The metal-organic molecules were synthesised by collaborators at the Indian Association for the Cultivation of Science (IACS) in Kolkata, made into films at National University of Singapore, and tested as circuit elements in Singapore, at Hewlett Packard’s AI Research Lab in Colorado, and at Texas A&M University.

Professor Luuk van der Wielen, Director of Bernal Institute and Bernal Professor of Biosystems Engineering and Design, expressed his delight at the major breakthrough involving the UL scientists.

“This high-impact research reinforces the ambition of the Bernal Institute at UL to impact the world on the basis of top science in an increasingly international context. This is a continuation of Bernal scientists’ world-leading contribution to the field of predictive materials modeling,” he explained.

Professor Seán Arkins, Dean of Science and Engineering at UL, said: “The researchers in UL’s Department of Physics continue to pioneer the exploitation of organic materials for electrical applications, and this work places them at the forefront of molecular nanotechnology.”

About this neurotech research news

Author: Alan Owens
Source: University of Limerick
Contact: Alan Owens – University of Limerick
Image: The image is in the public domain

Original Research: Closed access.
Decision trees within a molecular memristor” by Sreetosh Goswami, Rajib Pramanick, Abhijeet Patra, Santi Prasad Rath, Martin Foltin, A. Ariando, Damien Thompson, T. Venkatesan, Sreebrata Goswami & R. Stanley Williams. Nature


Abstract

Decision trees within a molecular memristor

Profuse dendritic-synaptic interconnections among neurons in the neocortex embed intricate logic structures enabling sophisticated decision-making that vastly outperforms any artificial electronic analogues.

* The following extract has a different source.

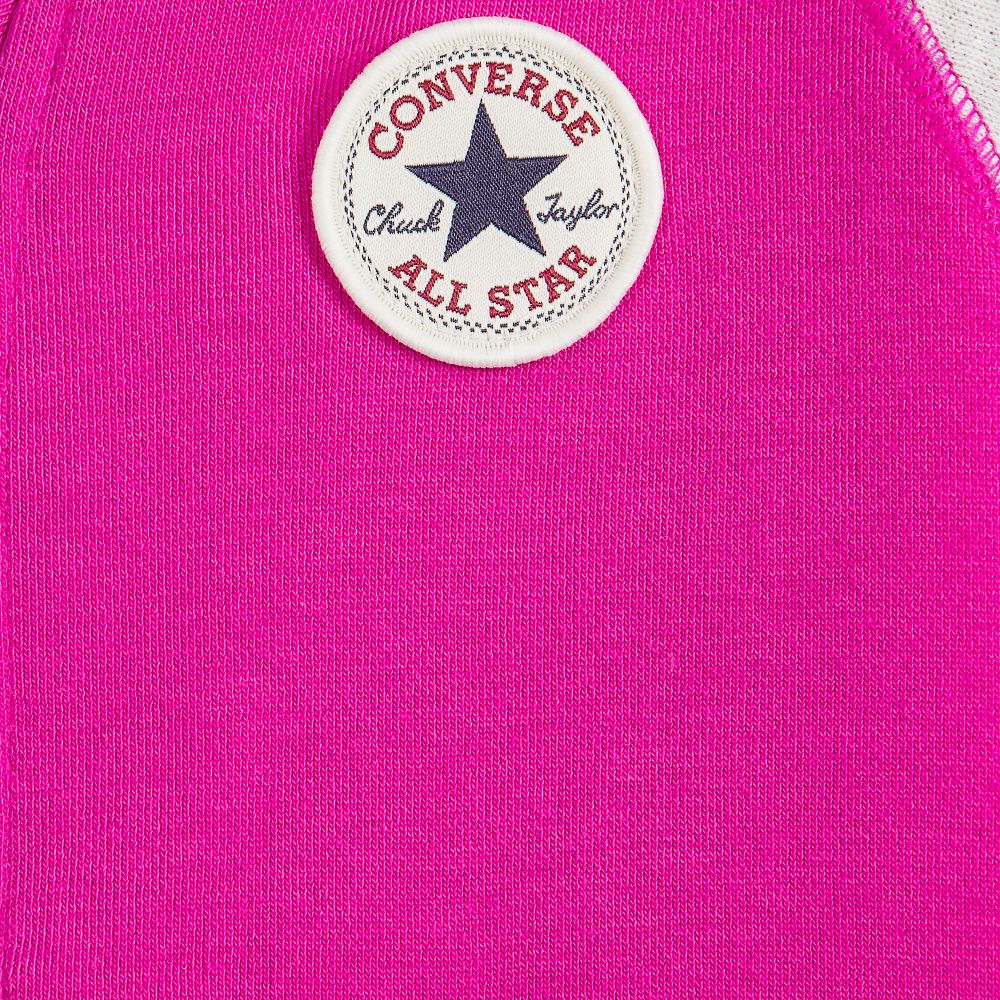 Converse-Girls Pink College Jacket | Childrensalon Outlet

The physical complexity is far beyond existing circuit fabrication technologies: moreover, the network in a brain is dynamically reconfigurable, which provides flexibility and adaptability to changing environments.

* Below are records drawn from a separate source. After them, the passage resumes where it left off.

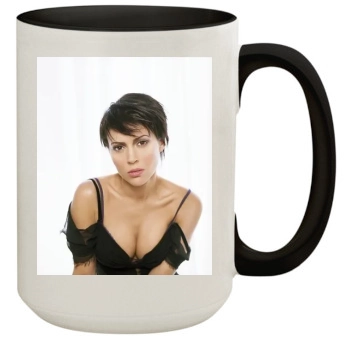 Alyssa Milano 15oz Colored Inner & Handle Mug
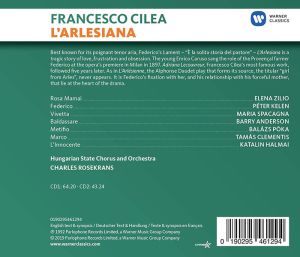 Hungarian State Chorus And Orchestra, Charles Rosekrans - Francesco Cilea: L'Arlesiana (2CD)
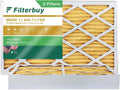 Pleated Furnace HVAC Filters Air Filterbuy (2-Pack) 11 MERV AC 12x24x4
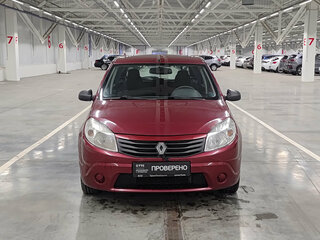 2011 Renault Sandero I, красный, 410000 рублей, вид 2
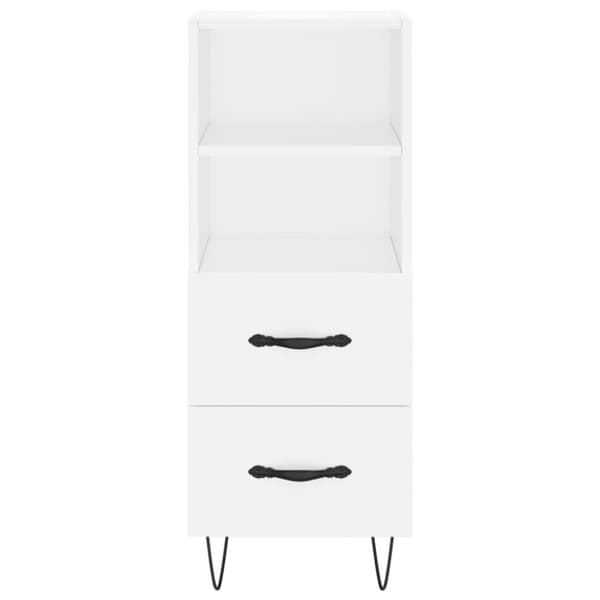 vidaXL Highboard hvit 34,5x34x180 cm konstruert tre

In contrast, state-of-the-art semiconductor logic circuits are based on threshold switches that are hard-wired to perform predefined logic functions. To advance the performance of logic circuits, we are re-imagining fundamental electronic circuit elements by expressing complex logic in nanometre-scale material properties.

Here we use voltage-driven conditional logic interconnectivity among five distinct molecular redox states of a metal–organic complex to embed a ‘thicket’ of decision trees (composed of multiple if-then-else conditional statements) having 71 nodes within a single memristor.

The resultant current–voltage characteristic of this molecular memristor (a ‘memory resistor’, a globally passive resistive-switch circuit element that axiomatically complements the set of capacitor, inductor and resistor) exhibits eight recurrent and history-dependent non-volatile switching transitions between two conductance levels in a single sweep cycle. The identity of each molecular redox state was determined with in situ Raman spectroscopy and confirmed by quantum chemical calculations, revealing the electron transport mechanism.

Using simple circuits of only these elements, we experimentally demonstrate dynamically reconfigurable, commutative and non-commutative stateful logic in multivariable decision trees that execute in a single time step and can, for example, be applied as local intelligence in edge computing.